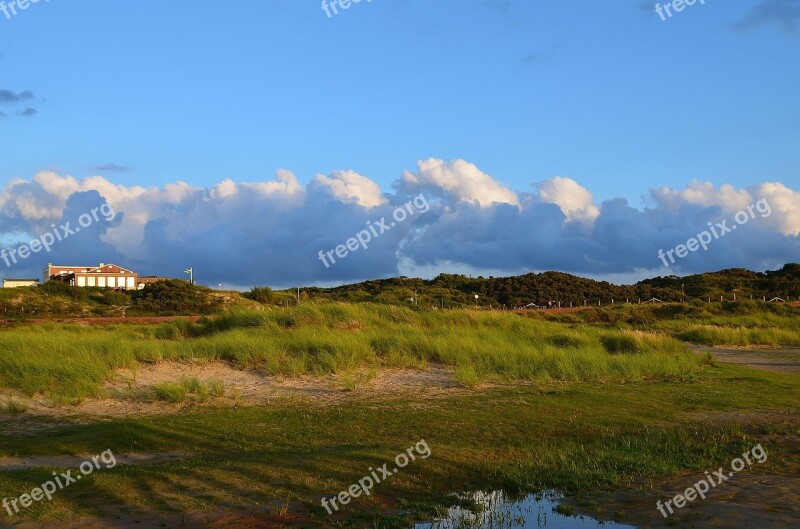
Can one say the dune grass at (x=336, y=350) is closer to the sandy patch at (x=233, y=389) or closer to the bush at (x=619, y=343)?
the bush at (x=619, y=343)

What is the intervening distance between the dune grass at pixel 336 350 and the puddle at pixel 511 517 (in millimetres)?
8482

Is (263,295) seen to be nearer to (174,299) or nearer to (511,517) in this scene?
(174,299)

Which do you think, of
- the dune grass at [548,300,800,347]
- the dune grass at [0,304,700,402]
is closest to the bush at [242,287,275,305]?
the dune grass at [548,300,800,347]

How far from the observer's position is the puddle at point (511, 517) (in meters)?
8.41

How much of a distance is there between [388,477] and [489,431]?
3510mm

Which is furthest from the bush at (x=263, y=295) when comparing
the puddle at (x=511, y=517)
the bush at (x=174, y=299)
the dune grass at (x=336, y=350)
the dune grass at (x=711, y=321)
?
the puddle at (x=511, y=517)

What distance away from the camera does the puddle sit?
8.41 m

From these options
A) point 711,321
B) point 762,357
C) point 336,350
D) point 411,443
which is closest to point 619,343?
point 762,357

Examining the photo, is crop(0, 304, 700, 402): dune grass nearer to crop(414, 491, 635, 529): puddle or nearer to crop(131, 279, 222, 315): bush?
crop(414, 491, 635, 529): puddle

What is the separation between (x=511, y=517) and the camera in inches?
345

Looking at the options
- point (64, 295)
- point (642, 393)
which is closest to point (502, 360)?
point (642, 393)

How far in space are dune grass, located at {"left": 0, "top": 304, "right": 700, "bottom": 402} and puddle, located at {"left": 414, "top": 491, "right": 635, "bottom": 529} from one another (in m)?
8.48

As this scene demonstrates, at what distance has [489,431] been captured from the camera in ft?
42.7

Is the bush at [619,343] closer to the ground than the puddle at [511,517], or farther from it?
farther from it
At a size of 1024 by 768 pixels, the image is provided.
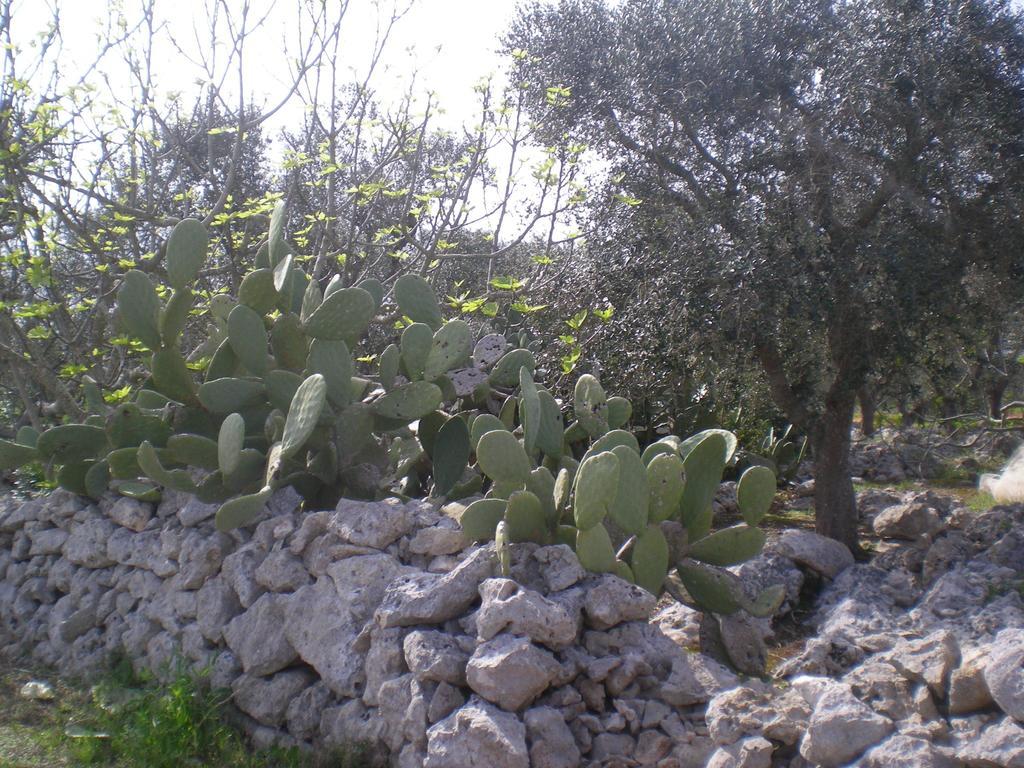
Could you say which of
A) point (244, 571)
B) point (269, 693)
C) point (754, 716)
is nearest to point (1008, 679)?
point (754, 716)

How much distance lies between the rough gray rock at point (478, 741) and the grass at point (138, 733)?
1.45 ft

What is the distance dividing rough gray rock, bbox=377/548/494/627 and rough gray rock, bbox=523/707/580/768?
48 cm

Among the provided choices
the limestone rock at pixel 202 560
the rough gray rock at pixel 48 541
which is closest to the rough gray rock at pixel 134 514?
the rough gray rock at pixel 48 541

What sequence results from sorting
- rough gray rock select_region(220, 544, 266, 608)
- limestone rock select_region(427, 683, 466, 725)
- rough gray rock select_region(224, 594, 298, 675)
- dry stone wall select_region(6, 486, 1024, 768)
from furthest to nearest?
1. rough gray rock select_region(220, 544, 266, 608)
2. rough gray rock select_region(224, 594, 298, 675)
3. limestone rock select_region(427, 683, 466, 725)
4. dry stone wall select_region(6, 486, 1024, 768)

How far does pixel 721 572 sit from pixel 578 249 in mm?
3822

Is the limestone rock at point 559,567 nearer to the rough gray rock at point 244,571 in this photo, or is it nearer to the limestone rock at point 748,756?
the limestone rock at point 748,756

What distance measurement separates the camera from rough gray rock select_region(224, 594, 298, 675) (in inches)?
143

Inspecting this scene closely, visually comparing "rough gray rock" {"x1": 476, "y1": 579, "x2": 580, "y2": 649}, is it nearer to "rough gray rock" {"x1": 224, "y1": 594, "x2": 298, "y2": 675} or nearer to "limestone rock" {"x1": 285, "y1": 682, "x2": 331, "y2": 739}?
"limestone rock" {"x1": 285, "y1": 682, "x2": 331, "y2": 739}

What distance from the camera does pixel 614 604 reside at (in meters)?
3.29

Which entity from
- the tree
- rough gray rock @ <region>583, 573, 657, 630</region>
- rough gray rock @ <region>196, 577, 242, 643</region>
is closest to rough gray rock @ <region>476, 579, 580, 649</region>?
rough gray rock @ <region>583, 573, 657, 630</region>

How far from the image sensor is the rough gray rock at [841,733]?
2580 mm

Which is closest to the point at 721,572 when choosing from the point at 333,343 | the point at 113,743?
the point at 333,343

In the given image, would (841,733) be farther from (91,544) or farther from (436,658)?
(91,544)

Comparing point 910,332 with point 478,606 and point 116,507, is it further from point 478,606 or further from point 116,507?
point 116,507
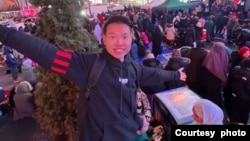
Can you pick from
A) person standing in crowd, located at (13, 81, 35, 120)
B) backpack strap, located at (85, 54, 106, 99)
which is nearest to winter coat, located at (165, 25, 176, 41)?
person standing in crowd, located at (13, 81, 35, 120)

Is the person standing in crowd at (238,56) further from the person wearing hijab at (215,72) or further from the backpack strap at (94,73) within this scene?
the backpack strap at (94,73)

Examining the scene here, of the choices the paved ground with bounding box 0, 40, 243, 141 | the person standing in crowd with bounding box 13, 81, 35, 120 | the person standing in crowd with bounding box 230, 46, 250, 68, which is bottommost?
the paved ground with bounding box 0, 40, 243, 141

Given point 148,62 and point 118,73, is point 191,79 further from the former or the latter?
point 118,73

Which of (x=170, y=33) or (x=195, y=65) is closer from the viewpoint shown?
(x=195, y=65)

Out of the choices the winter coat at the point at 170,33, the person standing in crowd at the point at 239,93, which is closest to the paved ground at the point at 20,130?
the person standing in crowd at the point at 239,93

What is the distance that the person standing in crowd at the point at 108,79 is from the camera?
160 cm

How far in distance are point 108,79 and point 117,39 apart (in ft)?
0.92

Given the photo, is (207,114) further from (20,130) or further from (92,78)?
(20,130)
------
Each entry should be repeated exactly as it appears; the pictures stay out.

Can one say the dune grass at (x=336, y=350) is closer to the sandy patch at (x=233, y=389) or closer to the bush at (x=619, y=343)?
the bush at (x=619, y=343)

What is the intervening distance between the dune grass at pixel 336 350 and the puddle at pixel 511 517 (in millimetres)?
8482

Is (263,295) seen to be nearer to (174,299) or nearer to (511,517) in this scene?
(174,299)

Which do you think, of
- the dune grass at [548,300,800,347]
- the dune grass at [0,304,700,402]
is closest to the bush at [242,287,275,305]?
the dune grass at [548,300,800,347]

How far from the observer's position is the puddle at point (511, 517) (in meters)?
8.41

How much of a distance is there between [388,477] and [489,431]?
3510mm

Which is furthest from the bush at (x=263, y=295) when comparing
the puddle at (x=511, y=517)
the bush at (x=174, y=299)
the dune grass at (x=336, y=350)
the dune grass at (x=711, y=321)
?
the puddle at (x=511, y=517)

What distance away from the camera does the puddle sit?
8.41 m

From these options
A) point 711,321
B) point 762,357
C) point 336,350
D) point 411,443
which is closest to point 619,343?
point 762,357

Examining the photo, is crop(0, 304, 700, 402): dune grass nearer to crop(414, 491, 635, 529): puddle or nearer to crop(131, 279, 222, 315): bush?
crop(414, 491, 635, 529): puddle

What is the separation between (x=511, y=517) and the camera in inches?
345

Looking at the options
- point (64, 295)
- point (642, 393)
which is closest to point (502, 360)?
point (642, 393)

How far in space are dune grass, located at {"left": 0, "top": 304, "right": 700, "bottom": 402} and puddle, located at {"left": 414, "top": 491, "right": 635, "bottom": 529} from one another (in m)?
8.48

As this scene demonstrates, at what distance has [489,431] been captured from the camera in ft?
42.7

Is the bush at [619,343] closer to the ground than the puddle at [511,517], or farther from it?
farther from it
At a size of 1024 by 768 pixels, the image is provided.
Could you say which of
A) point (244, 571)
B) point (269, 693)
C) point (754, 716)
is nearest to point (1008, 679)?
point (754, 716)

How much distance lies between the rough gray rock at point (478, 741) and the grass at point (138, 733)?
1.45 ft

What is the distance dividing rough gray rock, bbox=377/548/494/627 and rough gray rock, bbox=523/707/580/768?
48 cm

Among the provided choices
the limestone rock at pixel 202 560
the rough gray rock at pixel 48 541
which is closest to the rough gray rock at pixel 134 514?
the rough gray rock at pixel 48 541

What sequence results from sorting
- rough gray rock select_region(220, 544, 266, 608)
- limestone rock select_region(427, 683, 466, 725)
- rough gray rock select_region(224, 594, 298, 675)
- dry stone wall select_region(6, 486, 1024, 768)
from furthest to nearest?
1. rough gray rock select_region(220, 544, 266, 608)
2. rough gray rock select_region(224, 594, 298, 675)
3. limestone rock select_region(427, 683, 466, 725)
4. dry stone wall select_region(6, 486, 1024, 768)

How far does pixel 721 572 sit from pixel 578 249 in mm?
3822

Is the limestone rock at point 559,567 nearer to the rough gray rock at point 244,571 in this photo, or is it nearer to the limestone rock at point 748,756?
the limestone rock at point 748,756

What distance measurement separates the camera from rough gray rock select_region(224, 594, 298, 675) (in inches)?
143

Inspecting this scene closely, visually comparing "rough gray rock" {"x1": 476, "y1": 579, "x2": 580, "y2": 649}, is it nearer to "rough gray rock" {"x1": 224, "y1": 594, "x2": 298, "y2": 675} or nearer to "limestone rock" {"x1": 285, "y1": 682, "x2": 331, "y2": 739}?
"limestone rock" {"x1": 285, "y1": 682, "x2": 331, "y2": 739}

What distance from the camera does pixel 614 604 reside at (in meters)?
3.29

Which entity from
- the tree
- rough gray rock @ <region>583, 573, 657, 630</region>
- rough gray rock @ <region>196, 577, 242, 643</region>
is closest to rough gray rock @ <region>476, 579, 580, 649</region>?
rough gray rock @ <region>583, 573, 657, 630</region>

How far from the image sensor is the rough gray rock at [841,733]?
2580 mm

Which is closest to the point at 721,572 when choosing from the point at 333,343 | the point at 113,743?
the point at 333,343

In the given image, would (841,733) be farther from (91,544) or farther from (436,658)?
(91,544)

Comparing point 910,332 with point 478,606 and point 116,507, is it further from point 478,606 or further from point 116,507?
point 116,507
Can you pick from
A) person standing in crowd, located at (13, 81, 35, 120)
B) backpack strap, located at (85, 54, 106, 99)
which is nearest to winter coat, located at (165, 25, 176, 41)?
person standing in crowd, located at (13, 81, 35, 120)

Is the person standing in crowd at (238,56) further from the person wearing hijab at (215,72) or further from the backpack strap at (94,73) within this scene?
the backpack strap at (94,73)

Examining the scene here, of the choices the paved ground with bounding box 0, 40, 243, 141 | the person standing in crowd with bounding box 13, 81, 35, 120 | the person standing in crowd with bounding box 230, 46, 250, 68, which is bottommost?
the paved ground with bounding box 0, 40, 243, 141

Given point 148,62 and point 118,73, is point 191,79 further from the former or the latter?
point 118,73

Which of (x=170, y=33) or (x=195, y=65) is closer from the viewpoint shown?
(x=195, y=65)

Out of the choices the winter coat at the point at 170,33, the person standing in crowd at the point at 239,93, which is closest to the paved ground at the point at 20,130?
the person standing in crowd at the point at 239,93

What is the distance that the person standing in crowd at the point at 108,79 is from the camera?
160 cm

How far in distance are point 108,79 and point 117,39 apart (in ft)?
0.92

Given the photo, is (207,114) further from (20,130) or further from (92,78)?
(20,130)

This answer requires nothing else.